Background. Bortezomib has been used to reduce HLA antibody in patients either before transplantation or as treatment
for antibody-mediated rejection (AMR). Reports on its efficacy show mixed results. The mechanism of action
of this agent is via proteasome inhibition. The primary route of synthesis of HLA class I molecules is dependent on
peptide generation by the proteasome, whereas that of class II is not. We observed a differential effect of bortezomib on
class I versus class II antibody and hypothesized that this was related to a reduced expression of class I HLA antigens.
Methods. The effect of bortezomib on HLA antibody levels was evaluated in 13 patients who were desensitized for
incompatible renal transplantation. We calculated the percent difference in HLA antibody level before and after bortezomib
treatment and the impact of bortezomib on HLA expression in lymphocytes of healthy control subjects.
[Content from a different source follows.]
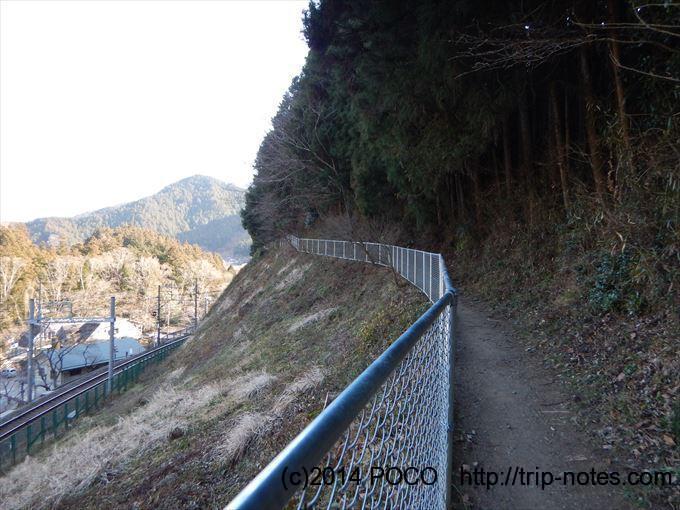 伊豆ヶ岳登山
Results. On average, the level of HLA class I donor-specific antibody (DSA) decreased by 32%, whereas that of class II
DSA increased by 29%. In vitro bortezomib treatment of lymphocytes resulted in a mean decrease of 23% in MHC
class I expression on B lymphocytes and no change (+1.08%) in MHC class II expression (P=0.0003). The amount
of intracellular class I molecules was reduced by a mean of 29% with bortezomib.
Conclusion. These data indicate that bortezomib reduces HLA class I antibody more effectively than class II antibody.
This difference may be due to the reduced expression of class I molecules resulting from treatment with this proteasome
inhibitor.

Keywords: Bortezomib, HLA antibody, Renal transplantation, Proteasome inhibition, MHC molecules.